Table 1. Test scenarios for sizing the ML workloads

In general, if your workload is light and does not fully utilize GPU resources, especially the compute resource, MIG vGPU will be a better option. Because compute cores are partitioned and independently executed among MIG vGPUs, MIG helps multiple VMs (Kubernetes nodes in a TKG cluster) that are running a light workload (like a small ML model or a model with a smaller batch size) to maximize the utilization of all available CUDA cores. vGPU uses time-sliced scheduling for GPU sharing and can have a large portion of CUDA cores underutilized when the workload is very light, and this makes it not work as well as MIG in GPU sharing for light workloads.
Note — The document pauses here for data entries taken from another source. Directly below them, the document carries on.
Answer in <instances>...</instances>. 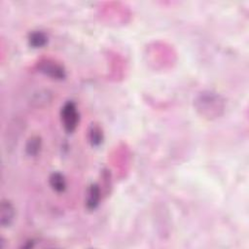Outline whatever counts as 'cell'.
I'll return each instance as SVG.
<instances>
[{
    "label": "cell",
    "instance_id": "obj_1",
    "mask_svg": "<svg viewBox=\"0 0 249 249\" xmlns=\"http://www.w3.org/2000/svg\"><path fill=\"white\" fill-rule=\"evenodd\" d=\"M198 110L203 115L213 116L218 113L219 109H222V103L217 95L212 93H203L197 100Z\"/></svg>",
    "mask_w": 249,
    "mask_h": 249
},
{
    "label": "cell",
    "instance_id": "obj_2",
    "mask_svg": "<svg viewBox=\"0 0 249 249\" xmlns=\"http://www.w3.org/2000/svg\"><path fill=\"white\" fill-rule=\"evenodd\" d=\"M62 123L67 133H72L79 124V113L73 101L66 102L61 111Z\"/></svg>",
    "mask_w": 249,
    "mask_h": 249
},
{
    "label": "cell",
    "instance_id": "obj_3",
    "mask_svg": "<svg viewBox=\"0 0 249 249\" xmlns=\"http://www.w3.org/2000/svg\"><path fill=\"white\" fill-rule=\"evenodd\" d=\"M16 217V211L13 203L8 199H2L0 204V225L2 228L10 227Z\"/></svg>",
    "mask_w": 249,
    "mask_h": 249
},
{
    "label": "cell",
    "instance_id": "obj_4",
    "mask_svg": "<svg viewBox=\"0 0 249 249\" xmlns=\"http://www.w3.org/2000/svg\"><path fill=\"white\" fill-rule=\"evenodd\" d=\"M39 70L54 79L62 80L66 77V71L64 67L59 64L50 60L42 61L39 64Z\"/></svg>",
    "mask_w": 249,
    "mask_h": 249
},
{
    "label": "cell",
    "instance_id": "obj_5",
    "mask_svg": "<svg viewBox=\"0 0 249 249\" xmlns=\"http://www.w3.org/2000/svg\"><path fill=\"white\" fill-rule=\"evenodd\" d=\"M52 99H53L52 94L47 90H43V91H38L37 93H35L33 95L31 102L34 107L42 108V107L48 106L49 103L52 102Z\"/></svg>",
    "mask_w": 249,
    "mask_h": 249
},
{
    "label": "cell",
    "instance_id": "obj_6",
    "mask_svg": "<svg viewBox=\"0 0 249 249\" xmlns=\"http://www.w3.org/2000/svg\"><path fill=\"white\" fill-rule=\"evenodd\" d=\"M100 199V187L96 184H93L90 186L88 190V196H87V208L90 210H94L98 207Z\"/></svg>",
    "mask_w": 249,
    "mask_h": 249
},
{
    "label": "cell",
    "instance_id": "obj_7",
    "mask_svg": "<svg viewBox=\"0 0 249 249\" xmlns=\"http://www.w3.org/2000/svg\"><path fill=\"white\" fill-rule=\"evenodd\" d=\"M50 186L58 193H63L66 189V181L65 176L60 172H54L49 179Z\"/></svg>",
    "mask_w": 249,
    "mask_h": 249
},
{
    "label": "cell",
    "instance_id": "obj_8",
    "mask_svg": "<svg viewBox=\"0 0 249 249\" xmlns=\"http://www.w3.org/2000/svg\"><path fill=\"white\" fill-rule=\"evenodd\" d=\"M42 147V141L39 136H32L26 145V152L30 157H36Z\"/></svg>",
    "mask_w": 249,
    "mask_h": 249
},
{
    "label": "cell",
    "instance_id": "obj_9",
    "mask_svg": "<svg viewBox=\"0 0 249 249\" xmlns=\"http://www.w3.org/2000/svg\"><path fill=\"white\" fill-rule=\"evenodd\" d=\"M47 41L48 37L43 32H33L29 36V42L33 48H42Z\"/></svg>",
    "mask_w": 249,
    "mask_h": 249
},
{
    "label": "cell",
    "instance_id": "obj_10",
    "mask_svg": "<svg viewBox=\"0 0 249 249\" xmlns=\"http://www.w3.org/2000/svg\"><path fill=\"white\" fill-rule=\"evenodd\" d=\"M103 140V133L99 126L93 125L89 131V141L93 146H99Z\"/></svg>",
    "mask_w": 249,
    "mask_h": 249
}]
</instances>
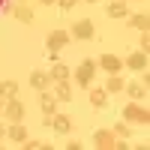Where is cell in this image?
Listing matches in <instances>:
<instances>
[{"mask_svg": "<svg viewBox=\"0 0 150 150\" xmlns=\"http://www.w3.org/2000/svg\"><path fill=\"white\" fill-rule=\"evenodd\" d=\"M48 48H51V51H60V48H66L69 45V33L66 30H54L51 36H48V42H45Z\"/></svg>", "mask_w": 150, "mask_h": 150, "instance_id": "4", "label": "cell"}, {"mask_svg": "<svg viewBox=\"0 0 150 150\" xmlns=\"http://www.w3.org/2000/svg\"><path fill=\"white\" fill-rule=\"evenodd\" d=\"M0 6H3V0H0Z\"/></svg>", "mask_w": 150, "mask_h": 150, "instance_id": "29", "label": "cell"}, {"mask_svg": "<svg viewBox=\"0 0 150 150\" xmlns=\"http://www.w3.org/2000/svg\"><path fill=\"white\" fill-rule=\"evenodd\" d=\"M39 105H42V111H45V114L51 117L54 111H57V99H54V93H42V96H39Z\"/></svg>", "mask_w": 150, "mask_h": 150, "instance_id": "9", "label": "cell"}, {"mask_svg": "<svg viewBox=\"0 0 150 150\" xmlns=\"http://www.w3.org/2000/svg\"><path fill=\"white\" fill-rule=\"evenodd\" d=\"M126 66H129V69H135V72H144V69H147V54H144V51L129 54V57H126Z\"/></svg>", "mask_w": 150, "mask_h": 150, "instance_id": "5", "label": "cell"}, {"mask_svg": "<svg viewBox=\"0 0 150 150\" xmlns=\"http://www.w3.org/2000/svg\"><path fill=\"white\" fill-rule=\"evenodd\" d=\"M87 3H96V0H87Z\"/></svg>", "mask_w": 150, "mask_h": 150, "instance_id": "28", "label": "cell"}, {"mask_svg": "<svg viewBox=\"0 0 150 150\" xmlns=\"http://www.w3.org/2000/svg\"><path fill=\"white\" fill-rule=\"evenodd\" d=\"M126 93L135 99V102H138V99H144V87H141V84H129V87H126Z\"/></svg>", "mask_w": 150, "mask_h": 150, "instance_id": "21", "label": "cell"}, {"mask_svg": "<svg viewBox=\"0 0 150 150\" xmlns=\"http://www.w3.org/2000/svg\"><path fill=\"white\" fill-rule=\"evenodd\" d=\"M24 147H27V150H45L48 144H42V141H27V144H24Z\"/></svg>", "mask_w": 150, "mask_h": 150, "instance_id": "22", "label": "cell"}, {"mask_svg": "<svg viewBox=\"0 0 150 150\" xmlns=\"http://www.w3.org/2000/svg\"><path fill=\"white\" fill-rule=\"evenodd\" d=\"M93 141H96V147H102V150H111V147H114V135L99 129V132L93 135Z\"/></svg>", "mask_w": 150, "mask_h": 150, "instance_id": "10", "label": "cell"}, {"mask_svg": "<svg viewBox=\"0 0 150 150\" xmlns=\"http://www.w3.org/2000/svg\"><path fill=\"white\" fill-rule=\"evenodd\" d=\"M6 117L9 120H21L24 117V105L18 102V99H9V102H6Z\"/></svg>", "mask_w": 150, "mask_h": 150, "instance_id": "8", "label": "cell"}, {"mask_svg": "<svg viewBox=\"0 0 150 150\" xmlns=\"http://www.w3.org/2000/svg\"><path fill=\"white\" fill-rule=\"evenodd\" d=\"M90 105H93V108H105V105H108V90H99V87L90 90Z\"/></svg>", "mask_w": 150, "mask_h": 150, "instance_id": "11", "label": "cell"}, {"mask_svg": "<svg viewBox=\"0 0 150 150\" xmlns=\"http://www.w3.org/2000/svg\"><path fill=\"white\" fill-rule=\"evenodd\" d=\"M15 93H18L15 81H0V96H3V99H15Z\"/></svg>", "mask_w": 150, "mask_h": 150, "instance_id": "13", "label": "cell"}, {"mask_svg": "<svg viewBox=\"0 0 150 150\" xmlns=\"http://www.w3.org/2000/svg\"><path fill=\"white\" fill-rule=\"evenodd\" d=\"M141 48H144V54H147V48H150V36H147V30H144V39H141Z\"/></svg>", "mask_w": 150, "mask_h": 150, "instance_id": "25", "label": "cell"}, {"mask_svg": "<svg viewBox=\"0 0 150 150\" xmlns=\"http://www.w3.org/2000/svg\"><path fill=\"white\" fill-rule=\"evenodd\" d=\"M108 15H111V18H123V15H126V3H123V0L108 3Z\"/></svg>", "mask_w": 150, "mask_h": 150, "instance_id": "16", "label": "cell"}, {"mask_svg": "<svg viewBox=\"0 0 150 150\" xmlns=\"http://www.w3.org/2000/svg\"><path fill=\"white\" fill-rule=\"evenodd\" d=\"M120 90H123L120 75H111V78H108V93H120Z\"/></svg>", "mask_w": 150, "mask_h": 150, "instance_id": "20", "label": "cell"}, {"mask_svg": "<svg viewBox=\"0 0 150 150\" xmlns=\"http://www.w3.org/2000/svg\"><path fill=\"white\" fill-rule=\"evenodd\" d=\"M51 126H54V132L66 135V132L72 129V123H69V117H66V114H51Z\"/></svg>", "mask_w": 150, "mask_h": 150, "instance_id": "7", "label": "cell"}, {"mask_svg": "<svg viewBox=\"0 0 150 150\" xmlns=\"http://www.w3.org/2000/svg\"><path fill=\"white\" fill-rule=\"evenodd\" d=\"M3 135H6V129H3V126H0V138H3Z\"/></svg>", "mask_w": 150, "mask_h": 150, "instance_id": "27", "label": "cell"}, {"mask_svg": "<svg viewBox=\"0 0 150 150\" xmlns=\"http://www.w3.org/2000/svg\"><path fill=\"white\" fill-rule=\"evenodd\" d=\"M30 84L36 90H45L48 87V72H30Z\"/></svg>", "mask_w": 150, "mask_h": 150, "instance_id": "15", "label": "cell"}, {"mask_svg": "<svg viewBox=\"0 0 150 150\" xmlns=\"http://www.w3.org/2000/svg\"><path fill=\"white\" fill-rule=\"evenodd\" d=\"M57 3H60V9H72L75 3H78V0H57Z\"/></svg>", "mask_w": 150, "mask_h": 150, "instance_id": "24", "label": "cell"}, {"mask_svg": "<svg viewBox=\"0 0 150 150\" xmlns=\"http://www.w3.org/2000/svg\"><path fill=\"white\" fill-rule=\"evenodd\" d=\"M120 114H123V120H132V123H144V126L150 123V111L141 108V105H126Z\"/></svg>", "mask_w": 150, "mask_h": 150, "instance_id": "1", "label": "cell"}, {"mask_svg": "<svg viewBox=\"0 0 150 150\" xmlns=\"http://www.w3.org/2000/svg\"><path fill=\"white\" fill-rule=\"evenodd\" d=\"M15 18L24 21V24H30V21H33V12H30L27 6H15Z\"/></svg>", "mask_w": 150, "mask_h": 150, "instance_id": "18", "label": "cell"}, {"mask_svg": "<svg viewBox=\"0 0 150 150\" xmlns=\"http://www.w3.org/2000/svg\"><path fill=\"white\" fill-rule=\"evenodd\" d=\"M54 99H60V102H69L72 99V87L66 81H57V90H54Z\"/></svg>", "mask_w": 150, "mask_h": 150, "instance_id": "12", "label": "cell"}, {"mask_svg": "<svg viewBox=\"0 0 150 150\" xmlns=\"http://www.w3.org/2000/svg\"><path fill=\"white\" fill-rule=\"evenodd\" d=\"M99 66H102L105 72H111V75H117V72H120V57H114V54H102V57H99Z\"/></svg>", "mask_w": 150, "mask_h": 150, "instance_id": "6", "label": "cell"}, {"mask_svg": "<svg viewBox=\"0 0 150 150\" xmlns=\"http://www.w3.org/2000/svg\"><path fill=\"white\" fill-rule=\"evenodd\" d=\"M42 3H45V6H51V3H57V0H42Z\"/></svg>", "mask_w": 150, "mask_h": 150, "instance_id": "26", "label": "cell"}, {"mask_svg": "<svg viewBox=\"0 0 150 150\" xmlns=\"http://www.w3.org/2000/svg\"><path fill=\"white\" fill-rule=\"evenodd\" d=\"M72 36H75V39H90V36H93V21H90V18L75 21V24H72Z\"/></svg>", "mask_w": 150, "mask_h": 150, "instance_id": "3", "label": "cell"}, {"mask_svg": "<svg viewBox=\"0 0 150 150\" xmlns=\"http://www.w3.org/2000/svg\"><path fill=\"white\" fill-rule=\"evenodd\" d=\"M48 78H54V81H66V78H69V69H66L63 63H54L51 72H48Z\"/></svg>", "mask_w": 150, "mask_h": 150, "instance_id": "14", "label": "cell"}, {"mask_svg": "<svg viewBox=\"0 0 150 150\" xmlns=\"http://www.w3.org/2000/svg\"><path fill=\"white\" fill-rule=\"evenodd\" d=\"M93 72H96V63L93 60H84V63L75 69V81H78L81 87H90V81H93Z\"/></svg>", "mask_w": 150, "mask_h": 150, "instance_id": "2", "label": "cell"}, {"mask_svg": "<svg viewBox=\"0 0 150 150\" xmlns=\"http://www.w3.org/2000/svg\"><path fill=\"white\" fill-rule=\"evenodd\" d=\"M114 132L120 135V138H126V135H129V126H123V123H117V126H114Z\"/></svg>", "mask_w": 150, "mask_h": 150, "instance_id": "23", "label": "cell"}, {"mask_svg": "<svg viewBox=\"0 0 150 150\" xmlns=\"http://www.w3.org/2000/svg\"><path fill=\"white\" fill-rule=\"evenodd\" d=\"M132 27L147 30V27H150V15H147V12H144V15H132Z\"/></svg>", "mask_w": 150, "mask_h": 150, "instance_id": "19", "label": "cell"}, {"mask_svg": "<svg viewBox=\"0 0 150 150\" xmlns=\"http://www.w3.org/2000/svg\"><path fill=\"white\" fill-rule=\"evenodd\" d=\"M9 138H12V141H27V129H24L21 123H15V126L9 129Z\"/></svg>", "mask_w": 150, "mask_h": 150, "instance_id": "17", "label": "cell"}]
</instances>
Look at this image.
With heavy loads where you need one vGPU per GPU, vGPU gives better performance than MIG vGPU for the tested workload. When the workload has unknown characteristics, it is better to test both to select the right one. Please note that, when multiple full vGPUs are assigned to a VM for training a larger model, the time-slicing mode is required.

Figure 4. Training time of MIG vGPU vs. vGPU only in vSphere 8 U1 with Tanzu

Figure 5. Inference time of MIG vGPU vs. vGPU only in vSphere 8 U1 with Tanzu

Scaling ML/AI Workloads Sharing a GPU

One of the key benefits of deploying ML/AI workloads with TKG is the fast and easy way of scaling ML/AI workloads by simply applying deployment configuration in a YAML file, similar to the way we usually do with Kubernetes. Virtual machines (or nodes in a Kubernetes cluster) are provisioned and scheduled based on the configurations we specify. Tanzu with TKG and NVIDIA AI Enterprise also provides good performance when scaling with more nodes running ML/AI workloads in a TKG cluster.

We demonstrate this in figures 7 and 8. In our experiments, we ran the Mask R-CNN workload scaling from 1–7 VMs (or TKG nodes) concurrently, sharing a single A100 GPU using a MIG vGPU profile. Since we usually apply GPU sharing for a light load, we set batch size = 2 for Mask R-CNN so that the ML load was very light. We chose the lowest vGPU (profile A100-1-5c) when configuring the VM class in the workload management of the vSphere Client and used this VM class to deploy a TKG cluster with the number of nodes ranging from 1–7. The results (figures 8–9) show linear scaling in throughput with multiple nodes sharing the same GPU, and the training and inference time have minimal impact with multiple VMs running concurrently. This comes from the use of MIG for the light-load case.

Figure 6. Inference time when scaling in vSphere 8 U1 with Tanzu

Figure 7. Inference throughput when scaling in vSphere 8 U1 with Tanzu

Takeaways

We explored ML/AI workloads in vSphere 8 U1 with TKG and NVIDIA AI Enterprise and provided best practices on optimizing and scaling these workloads. A few key takeaways from our performance study include:

Compared to the traditional way of deploying ML/AI workloads with vGPUs, the deployment with TKG has no overhead or even gives better performance with an optimized configuration.
ML/AI workloads in vSphere 8 U1 perform slightly better (2%–7%) than in vSphere 7 U3.
When your workloads are lightweight (small models, small batch sizes, and small input data) and won’t utilize all available CUDA cores, choosing MIG vGPU can give you a higher consolidation of VMs (TKG nodes) per GPU with better performance. This also means saving money for your ML/AI infrastructure.
Scaling ML/AI workloads with TKG is fast, easy, and has good performance. This is one of the key benefits of using TKG for ML/AI.